Chronic Hypoxia Induces Constitutive p38 Mitogen-activated Protein Kinase Activity That Correlates with Enhanced Cellular Proliferation in Fibroblasts from Rat Pulmonary But Not Systemic Arteries

• Published in: American journal of respiratory and critical care medicine Vol. 164; no. 2; pp. 282 - 289
• Main Authors: WELSH, DAVID J, PEACOCK, ANDREW J, MacLEAN, MARGARET, HARNETT, MARGARET
• Format: Journal Article
• Language: English
• Published: New York, NY Am Thoracic Soc 15.07.2001; American Lung Association
• Subjects: Animals; Biological and medical sciences; Cell Division; Chronic Disease; Fibroblasts - cytology; Fibroblasts - enzymology; Hypoxia - enzymology; Male; Medical sciences; Mitogen-Activated Protein Kinases - metabolism; p38 Mitogen-Activated Protein Kinases; Pneumology; Pulmonary Artery; Pulmonary hypertension. Acute cor pulmonale. Pulmonary embolism. Pulmonary vascular diseases; Rats; Rats, Wistar; Cell proliferation; Oxygen; Pathophysiology; Rat; Respiratory disease; Enzyme; Pathogenesis; Transferases; Acute; Rodentia; Cardiovascular disease; Pulmonary artery; Pulmonary hypertension; Vascular remodeling; Vertebrata; Chronic; Mammalia; Protein kinase; Animal; Aorta; Hypoxia; Vascular wall; Fibroblast; Comparative study
• ISSN: 1073-449X; 1535-4970
• DOI: 10.1164/ajrccm.164.2.2008054

Pulmonary hypertension occurs commonly in patients with chronic hypoxic lung disease and is characterized by the remodeling of the pulmonary artery walls. The molecular mechanisms underlying such remodeling are unknown but we have recently shown that the stress-activated (Jnk and p38) mitogen-activated protein (MAP) kinases are activated in pulmonary artery fibroblasts following acute hypoxia.
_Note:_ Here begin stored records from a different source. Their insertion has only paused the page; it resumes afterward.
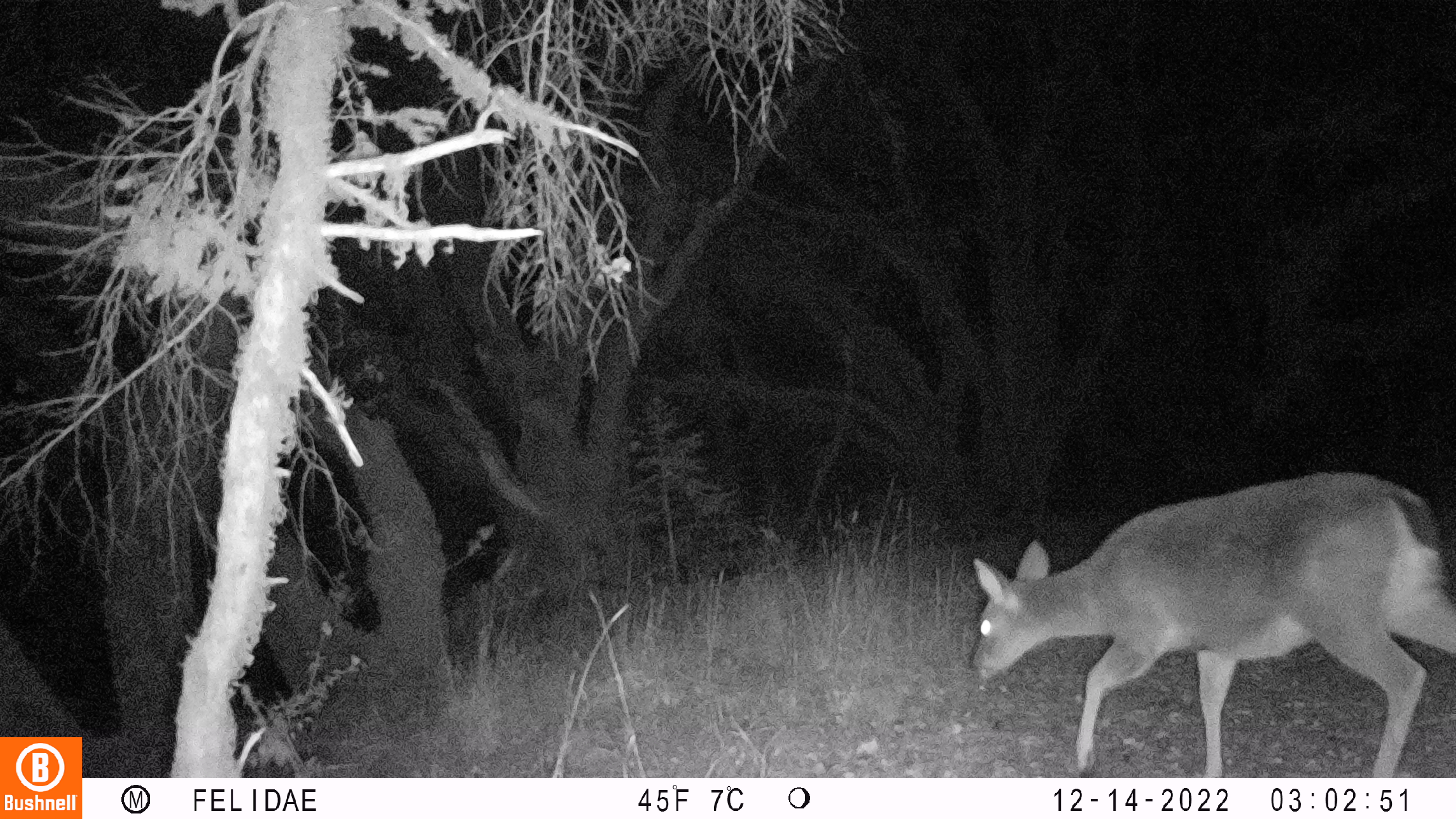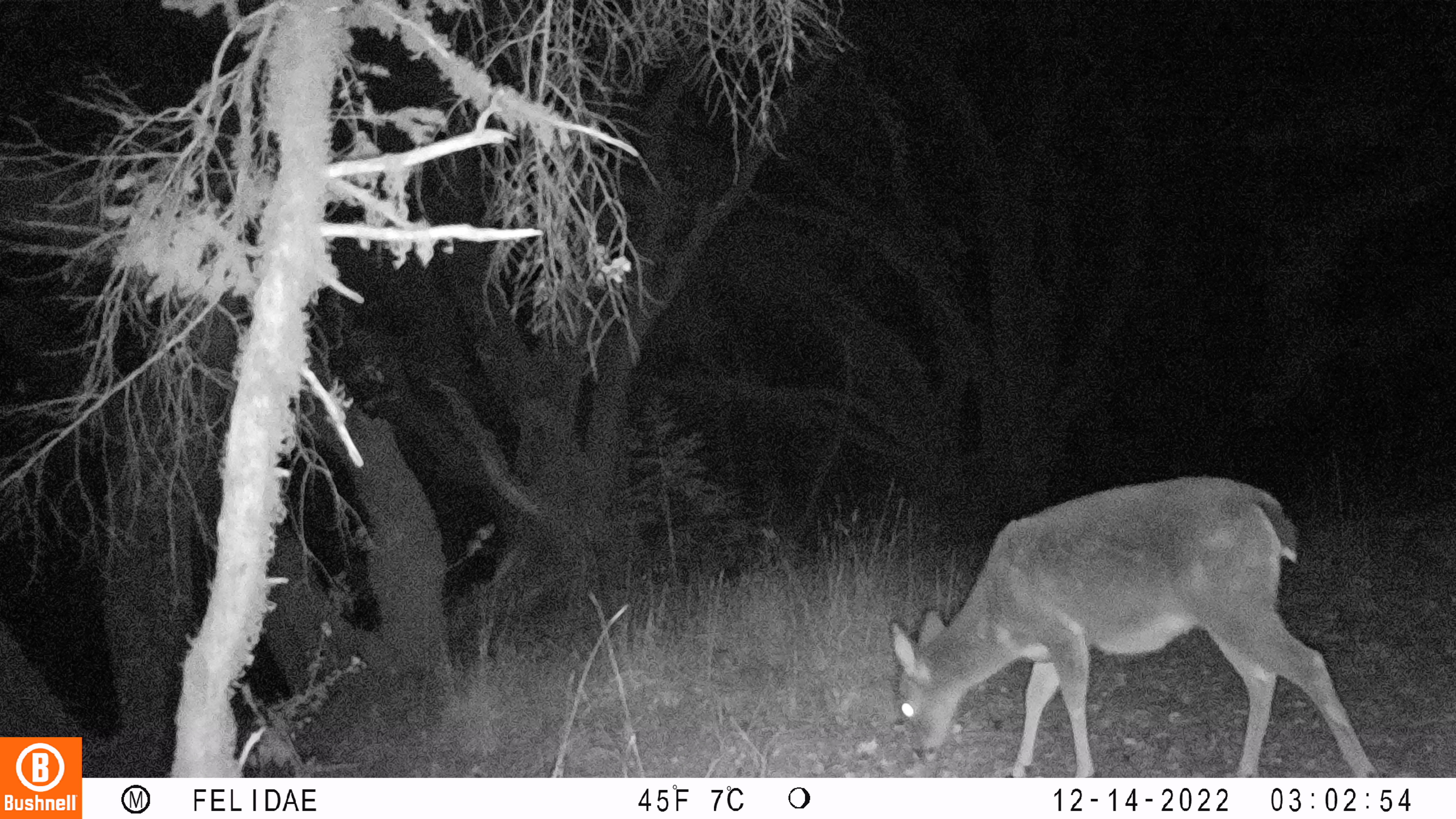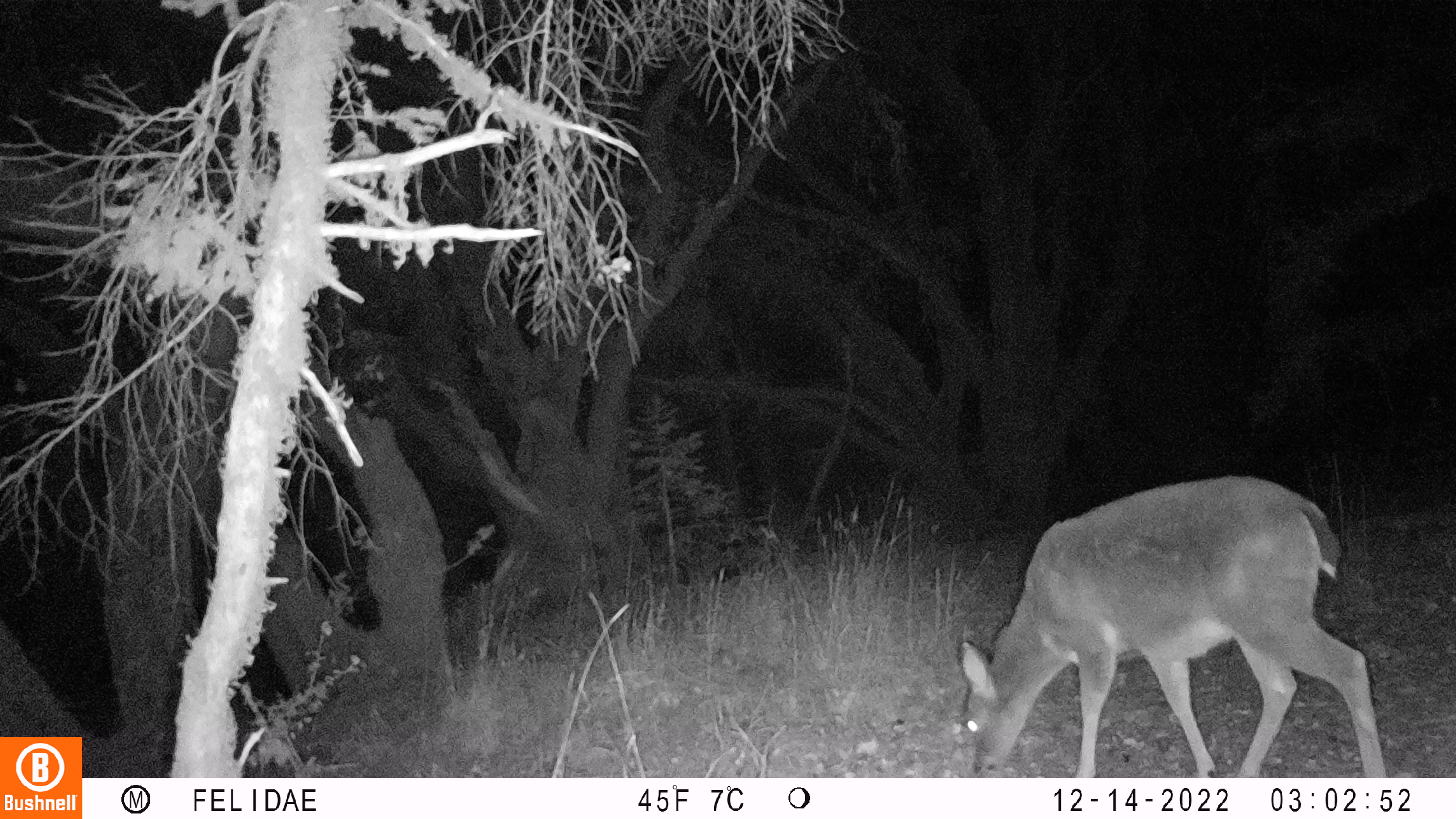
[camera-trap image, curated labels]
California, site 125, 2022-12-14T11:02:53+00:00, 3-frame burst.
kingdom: Animalia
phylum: Chordata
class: Mammalia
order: Artiodactyla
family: Cervidae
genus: Odocoileus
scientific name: Odocoileus hemionus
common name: mule deer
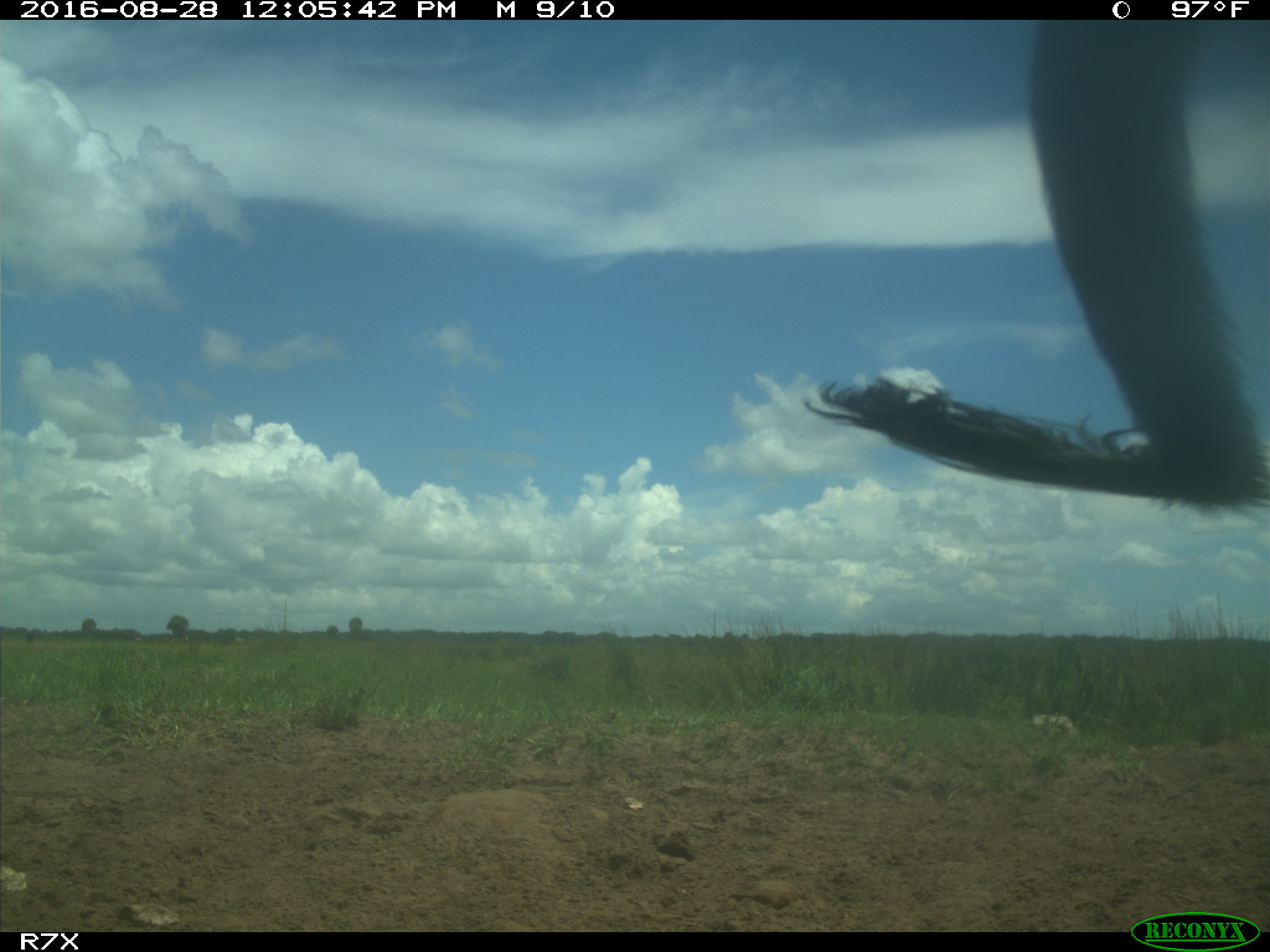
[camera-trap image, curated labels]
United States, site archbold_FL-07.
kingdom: Animalia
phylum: Chordata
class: Mammalia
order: Artiodactyla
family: Bovidae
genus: Bos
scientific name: Bos taurus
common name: domestic cow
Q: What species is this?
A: Bos taurus (domestic cow).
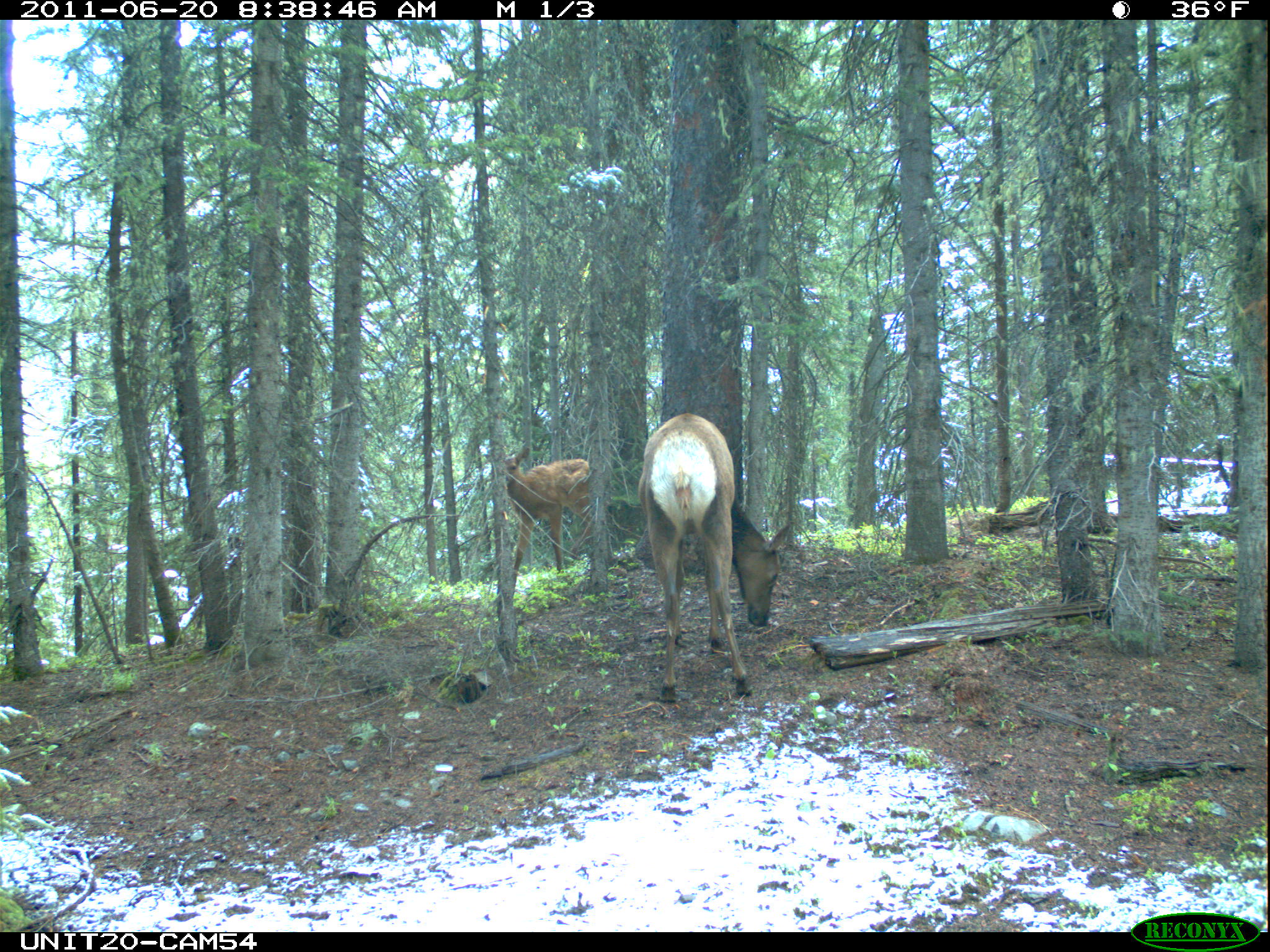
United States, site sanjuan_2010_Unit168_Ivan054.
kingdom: Animalia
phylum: Chordata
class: Mammalia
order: Artiodactyla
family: Cervidae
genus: Cervus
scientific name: Cervus elaphus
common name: red deer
We now show that Erk and p38 MAP kinases are constitutively activated in fibroblasts derived from the remodeled pulmonary, but not the systemic circulation from rats exposed to chronically hypoxic conditions. Moreover, we find that such fibroblasts show sustained enhanced proliferative capacities relative to pulmonary artery fibroblasts derived from normoxic rats or to aortic fibroblasts from either normoxic or hypoxic rats. Finally, abrogation of p38, but not Erk MAP kinase activity by use of specific inhibitors, prevents the enhanced proliferative capacity exhibited by pulmonary artery fibroblasts. Taken together, these data suggest that enhanced p38 MAP kinase activity provides a molecular mechanism to explain the proliferation of pulmonary artery fibroblasts required for remodeling of the pulmonary vasculature.